Veronica Rossi 4 Thursday, July 19, 2012

So far this week, we've been talking about tension on a macro-level: The Macguffin. Emotional and sexual tension. External tension, such as the ticking clock. 

I'd like to bring the discussion of tension down to the line by line level--defined by agent Donald Maass as micro-tension. Maass has a well-known exercise that he suggests to his students to learn about micro-tension. Here it is:

Print out your manuscript. (Yes, all of it.)
Stand in the middle of a room and throw it in the air. Woo hoo! (Duck and cover if you have to)
Then scoop the pages up and return them to a stack, keeping them in random order
Now, go through one page at a time, skimming to see if you feel tension

Do you? What do you see, now that you're reading your pages out of order? Are you succeeding, page by page in creating tension?

While the macro-level tension is an important part of the propulsion of a book, our reading experience actually happens line by line. A page-turner is a book that succeeds on both counts, macro and micro.

If you do the above exercise, here are some of the things you may notice that add tension:
  • Disagreements (most dialogue, if done right, adds pace.)
  • Unanswered questions/contradictions (Character thinks, I love him, and says, "I hate you.")
  • Anticipation
  • One a technical level, short, pacey sentences can feel tense
  • Setting/Descriptions that are surprising, concise and emotional or that foreshadow can add tension

Here are the things you'll notice deplete tension:
  • Big, solid blocks of description
  • No dialogue
  • Telling statements/summary
  • Characters who are alone and/or lost in their thoughts
  • Characters hanging out with friends, having a good old time yukking it up

These are generalities. Of course you can have a scene with no dialogue that still feels tense (although it would be harder to do.) There are plenty of exceptions to the above, but I think you'll see that the central difference is that tension arises from a state of imperfection. The reader reads because they want to answer the question of whether order will be restored or not.

Now to gather those manuscript pages up....

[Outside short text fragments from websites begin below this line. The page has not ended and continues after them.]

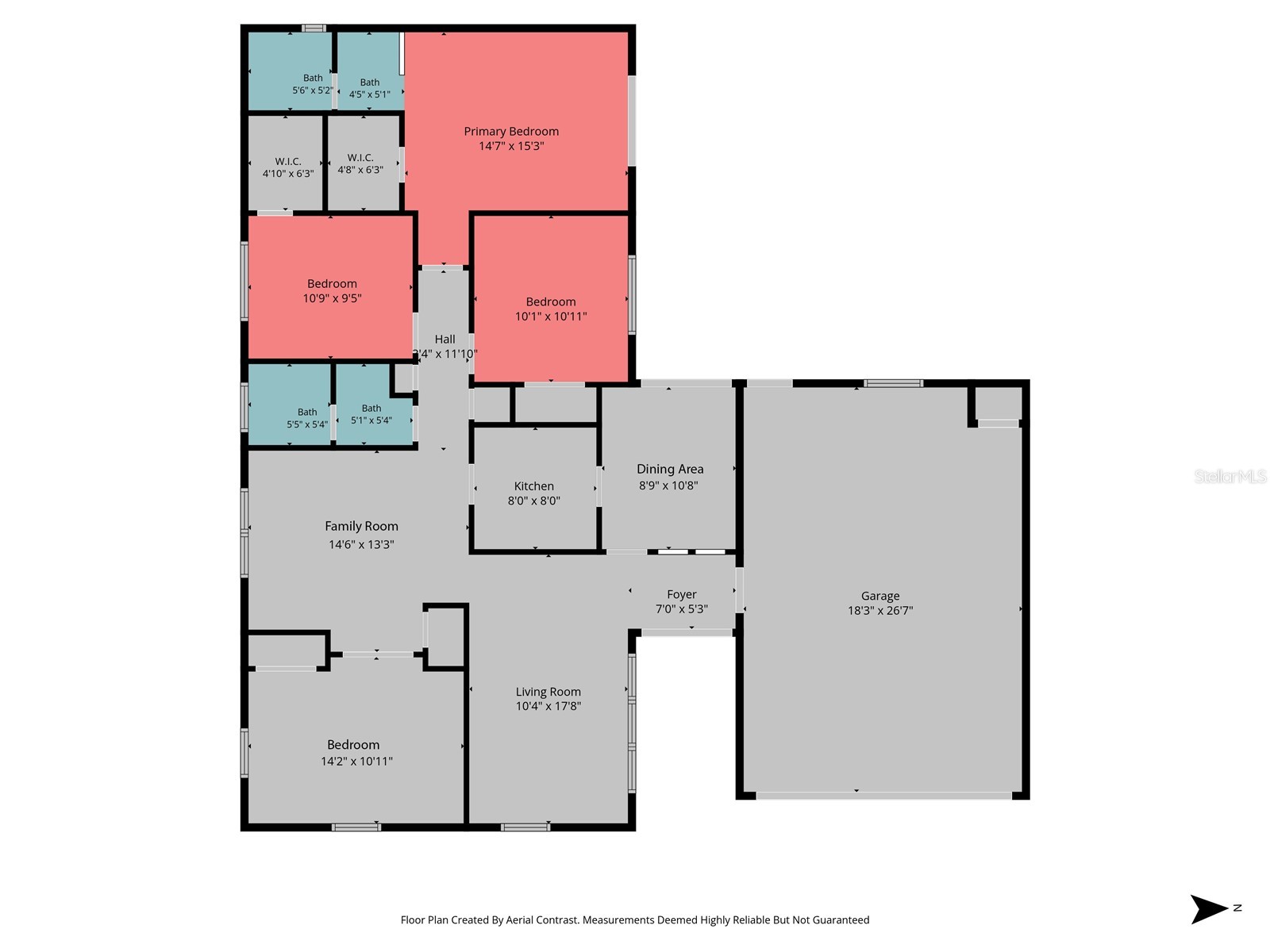 7516 Armand Circle Tampa FL 33634 TB8511514 image58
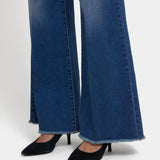 Mia Palazzo Jeans - Romantic Indigo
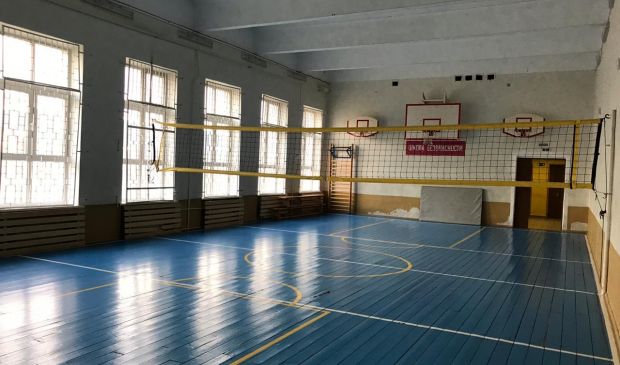 Фотография Спортзал на Автозаводской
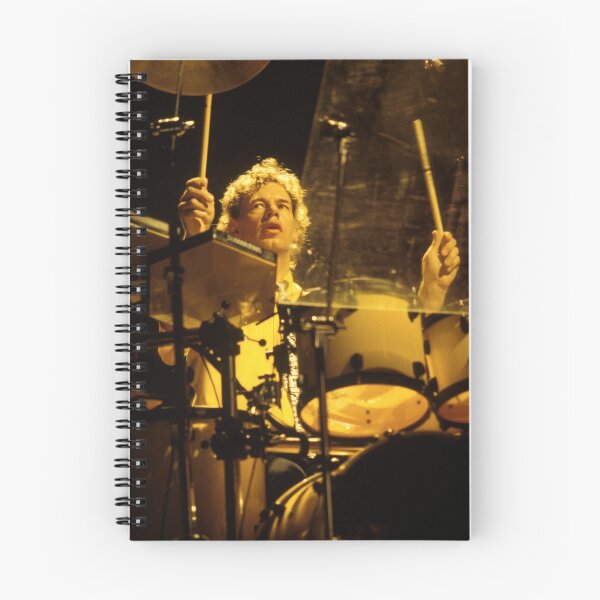 Item preview, Bill Bruford - Photograph designed and sold by ConcertImages.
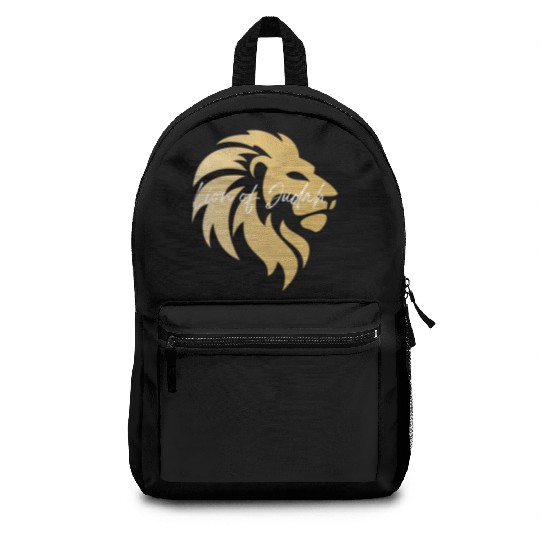 Lion of Judah Backpacks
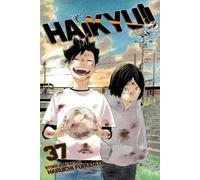 Haruichi Furudate Haikyu, Vol. 37 (Poche) Haikyu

True confessions: have you really printed out your whole document and scattered it to the four corners of the room?

It makes sense, though. I often get so distracted reading my book that I forget to fix it. Scrambling it would solve that problem.

Haha Beth :) I've done large sections. Like 100 pages at a time. I suppose I should have mentioned that you can do that above but it's not as exciting. The scramble really does help, though.

Hmm, interesting approach! Thanks for sharing: completely agree with what you say about what builds and what depletes tension.

I've a Donald Maass presentation and heard him suggest this. I can see the benefits, but I can't make myself do it. I suppose you could look at random page numbers and do the same test.